カルバコール Fura-2 QBT BD キット Fura-2 洗浄あり
EC50(nM) 13 17 19
Z@EC80 0.7 0.5 0.38
ウィンドウ 1.1 0.85 0.7
アトロピン Fura-2 QBT BD キット Fura-2 洗浄あり
EC50(nM) 2.4 2.2 3.3
Z@IC80 0.81 0.53 0.66
ウィンドウ 1.2 0.75 0.72

図2 Fura-2 QBT カルシウムキットにより最大のシグナルウィンドウが得られる。このキットにより、FlexStation 3 リーダーでの最大のシグナルウィンドウと、EC80 またはIC80 での最も安定したZファクターが得られる。

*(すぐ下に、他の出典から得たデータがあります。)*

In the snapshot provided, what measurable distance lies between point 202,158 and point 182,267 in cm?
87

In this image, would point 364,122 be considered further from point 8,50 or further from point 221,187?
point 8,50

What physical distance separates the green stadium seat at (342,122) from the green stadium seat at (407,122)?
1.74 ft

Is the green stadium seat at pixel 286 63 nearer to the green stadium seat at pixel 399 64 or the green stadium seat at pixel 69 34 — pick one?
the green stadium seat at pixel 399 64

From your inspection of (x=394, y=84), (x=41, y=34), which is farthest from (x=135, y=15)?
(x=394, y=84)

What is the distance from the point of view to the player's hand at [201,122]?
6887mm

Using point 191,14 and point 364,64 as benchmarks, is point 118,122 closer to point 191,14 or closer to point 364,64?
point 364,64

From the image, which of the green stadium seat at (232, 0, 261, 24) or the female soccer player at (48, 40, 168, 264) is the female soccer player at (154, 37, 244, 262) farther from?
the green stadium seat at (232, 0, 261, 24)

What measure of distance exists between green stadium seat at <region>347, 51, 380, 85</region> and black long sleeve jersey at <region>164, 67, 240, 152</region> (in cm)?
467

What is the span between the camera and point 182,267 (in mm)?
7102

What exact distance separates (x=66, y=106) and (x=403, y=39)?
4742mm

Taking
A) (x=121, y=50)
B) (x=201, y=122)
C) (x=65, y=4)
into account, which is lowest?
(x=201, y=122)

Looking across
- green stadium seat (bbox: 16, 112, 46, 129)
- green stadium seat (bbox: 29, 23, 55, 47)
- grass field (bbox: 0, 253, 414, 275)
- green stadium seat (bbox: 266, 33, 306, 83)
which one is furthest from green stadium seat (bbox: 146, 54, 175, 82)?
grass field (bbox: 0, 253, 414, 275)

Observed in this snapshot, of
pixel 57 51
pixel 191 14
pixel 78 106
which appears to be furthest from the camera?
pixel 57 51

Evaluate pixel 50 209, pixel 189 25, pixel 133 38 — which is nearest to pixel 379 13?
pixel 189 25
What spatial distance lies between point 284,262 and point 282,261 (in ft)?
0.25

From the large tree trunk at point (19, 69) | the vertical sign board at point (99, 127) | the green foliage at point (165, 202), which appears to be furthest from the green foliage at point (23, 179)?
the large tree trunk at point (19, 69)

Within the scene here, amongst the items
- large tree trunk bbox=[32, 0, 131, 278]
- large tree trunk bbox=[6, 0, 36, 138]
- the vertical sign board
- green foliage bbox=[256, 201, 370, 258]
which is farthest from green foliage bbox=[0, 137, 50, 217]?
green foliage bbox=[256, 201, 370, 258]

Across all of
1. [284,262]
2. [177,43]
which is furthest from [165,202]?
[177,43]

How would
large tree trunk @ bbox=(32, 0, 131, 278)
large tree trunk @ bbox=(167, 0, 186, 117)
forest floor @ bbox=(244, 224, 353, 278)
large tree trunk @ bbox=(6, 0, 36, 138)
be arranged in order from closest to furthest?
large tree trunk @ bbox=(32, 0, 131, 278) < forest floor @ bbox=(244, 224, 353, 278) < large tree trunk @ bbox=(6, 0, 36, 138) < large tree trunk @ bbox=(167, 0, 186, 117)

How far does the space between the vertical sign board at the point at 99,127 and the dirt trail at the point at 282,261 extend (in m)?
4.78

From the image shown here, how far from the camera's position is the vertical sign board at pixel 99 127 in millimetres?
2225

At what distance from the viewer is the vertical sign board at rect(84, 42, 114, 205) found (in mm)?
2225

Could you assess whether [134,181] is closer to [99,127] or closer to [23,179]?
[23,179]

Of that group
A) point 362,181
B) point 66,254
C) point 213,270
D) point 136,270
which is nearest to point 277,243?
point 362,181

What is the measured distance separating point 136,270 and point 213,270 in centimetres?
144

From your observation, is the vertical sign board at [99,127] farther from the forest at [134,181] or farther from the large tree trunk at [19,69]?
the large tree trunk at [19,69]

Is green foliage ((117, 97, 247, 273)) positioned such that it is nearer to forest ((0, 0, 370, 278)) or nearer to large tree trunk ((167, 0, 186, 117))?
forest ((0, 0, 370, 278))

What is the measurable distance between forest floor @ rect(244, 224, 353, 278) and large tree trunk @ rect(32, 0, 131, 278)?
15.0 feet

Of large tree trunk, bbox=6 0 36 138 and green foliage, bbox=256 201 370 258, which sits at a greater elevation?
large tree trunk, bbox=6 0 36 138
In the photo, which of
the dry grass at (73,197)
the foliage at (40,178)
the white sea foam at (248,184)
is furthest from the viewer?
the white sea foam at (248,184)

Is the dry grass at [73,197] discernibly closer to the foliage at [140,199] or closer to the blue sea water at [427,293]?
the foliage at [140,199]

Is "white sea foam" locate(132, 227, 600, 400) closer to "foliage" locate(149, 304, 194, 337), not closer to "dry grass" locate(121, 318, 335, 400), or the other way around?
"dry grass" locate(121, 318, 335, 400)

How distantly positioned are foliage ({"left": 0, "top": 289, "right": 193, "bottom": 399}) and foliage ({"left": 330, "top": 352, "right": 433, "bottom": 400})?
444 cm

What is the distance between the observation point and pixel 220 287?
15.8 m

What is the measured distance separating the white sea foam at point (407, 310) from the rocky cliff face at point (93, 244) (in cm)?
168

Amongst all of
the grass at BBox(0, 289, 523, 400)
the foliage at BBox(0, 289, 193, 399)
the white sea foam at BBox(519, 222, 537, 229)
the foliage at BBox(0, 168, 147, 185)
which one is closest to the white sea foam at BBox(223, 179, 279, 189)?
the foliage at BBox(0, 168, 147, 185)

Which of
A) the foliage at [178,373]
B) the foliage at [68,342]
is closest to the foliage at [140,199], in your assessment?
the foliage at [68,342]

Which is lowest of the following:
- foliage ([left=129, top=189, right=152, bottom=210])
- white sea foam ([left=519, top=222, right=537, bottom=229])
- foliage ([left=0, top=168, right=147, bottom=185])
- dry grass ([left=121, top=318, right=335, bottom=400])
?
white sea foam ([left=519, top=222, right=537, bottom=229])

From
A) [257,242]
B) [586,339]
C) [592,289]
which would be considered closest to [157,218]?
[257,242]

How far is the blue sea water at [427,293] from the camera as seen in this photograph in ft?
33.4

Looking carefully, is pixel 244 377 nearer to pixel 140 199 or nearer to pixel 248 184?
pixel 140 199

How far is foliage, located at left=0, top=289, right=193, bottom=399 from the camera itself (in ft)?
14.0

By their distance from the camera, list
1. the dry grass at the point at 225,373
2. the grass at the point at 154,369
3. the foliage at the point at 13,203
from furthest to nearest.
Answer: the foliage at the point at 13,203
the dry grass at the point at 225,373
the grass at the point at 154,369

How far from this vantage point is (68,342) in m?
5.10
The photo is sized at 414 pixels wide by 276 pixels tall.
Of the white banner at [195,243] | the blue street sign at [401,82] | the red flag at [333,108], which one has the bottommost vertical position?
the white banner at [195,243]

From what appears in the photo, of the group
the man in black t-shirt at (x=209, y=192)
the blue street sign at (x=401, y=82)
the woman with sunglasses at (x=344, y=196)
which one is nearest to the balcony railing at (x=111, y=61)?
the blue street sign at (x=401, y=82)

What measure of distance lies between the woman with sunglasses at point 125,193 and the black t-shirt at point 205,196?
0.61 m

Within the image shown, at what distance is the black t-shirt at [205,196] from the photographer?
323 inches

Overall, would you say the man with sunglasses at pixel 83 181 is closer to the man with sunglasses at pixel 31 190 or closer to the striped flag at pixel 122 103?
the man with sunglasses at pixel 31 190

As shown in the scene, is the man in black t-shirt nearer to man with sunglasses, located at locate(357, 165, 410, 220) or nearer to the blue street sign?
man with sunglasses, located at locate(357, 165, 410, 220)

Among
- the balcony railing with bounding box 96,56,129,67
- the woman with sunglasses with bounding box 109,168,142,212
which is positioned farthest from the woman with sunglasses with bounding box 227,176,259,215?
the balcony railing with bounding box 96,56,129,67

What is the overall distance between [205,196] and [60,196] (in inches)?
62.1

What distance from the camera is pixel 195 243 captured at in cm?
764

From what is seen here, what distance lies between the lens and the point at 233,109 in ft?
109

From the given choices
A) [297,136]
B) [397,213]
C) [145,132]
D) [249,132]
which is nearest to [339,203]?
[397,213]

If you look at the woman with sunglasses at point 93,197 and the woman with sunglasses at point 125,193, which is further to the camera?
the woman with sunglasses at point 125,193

ヒスタミン Fura-2 QBT BD キット Fura-2 洗浄あり
EC50(nM) 200 900 300
Z@EC80 0.72 0.54 0.69
ウィンドウ 0.77 0.29 0.44
ピリラミン Fura-2 QBT BD キット Fura-2 洗浄あり
EC50(nM) 4.7 2.7 1.3
Z@IC80 0.8 0.49 0.33
ウィンドウ 1.1 0.52 0.37

図3  Fura-2 QBT カルシウムキットはアッセイのばらつきの低減に役立つ。このキットは、大きなシグナルウィンドウとEC80 またはIC80 での安定したZファクターを提供し、洗浄ステップをなくしてアッセイのばらつきを低減することで、アッセイをさらに改善する。測定にはUV LED を搭載したFLIPR Tetraシステムを用いた。

試薬 説明 商品番号
Fura-2 QBT カルシウム
評価用キット
コンポーネントA* 2 バイアル
希釈バッファー(コンポーネントB) 1 ボトル
* 各試薬バイアル(コンポーネントA)はプレート(96、384、1536 ウェル)1枚分のアッセイに十分量の試薬を含む。
各キットはプレート2 枚分のアッセイに十分量の試薬を含む。
R6139
Fura-2 QBT カルシウム
エクスプローラー キット
コンポーネントA* 10 バイアル
希釈バッファー(コンポーネントB) 1 ボトル
* 各試薬バイアル(コンポーネントA)はプレート(96、384、1536 ウェル)1枚分のアッセイに十分量の試薬を含む。
各キットはプレート10 枚分のアッセイに十分量の試薬を含む。
R8197
Fura-2 QBT カルシウム
バルクキット
コンポーネントA* 10 バイアル
* 各試薬バイアル(コンポーネントA)はプレート(96、384、1536 ウェル)10枚分のアッセイに十分量の試薬を含む。
各キットはプレート100 枚分のアッセイに十分量の試薬を含む。
R8198

以下のモレキュラーデバイスのシステムに適合

結論

Fura-2 QBT カルシウムキットは、従来のFura-2 アッセイに代わるホモジニアスアッセイであり、モレキュラーデバイスが特許を所有するクエンチベースの技術により洗浄ステップも不要です。これにより、スループットが改善され、不均一な細胞播種や洗浄での細胞のロスによるアッセイのばらつきが低減され、アッセイのコスト(バッファーコストやばらつきによるアッセイ再施行に必要なコスト)が削減されます。BDレシオメトリックカルシウムキットおよび従来のFura-2 洗浄アッセイと比較して、Fura-2 QBTカルシウムキットのシグナルウィンドウは最も大きく、EC80 およびIC80 でのZ ファクターも最も高いものとなっています。Fura-2色素はUV 領域で励起されるため、488 nm で励起される自家蛍光化合物による干渉が回避できます。Fura-2 QBT カルシウムキットは、FlexStation 3 リーダーおよびFLIPR Tetra システムで検証済みであり、ベンチトップアッセイから完全なハイスループットスクリーニングまで、拡張可能なソリューションを提供します。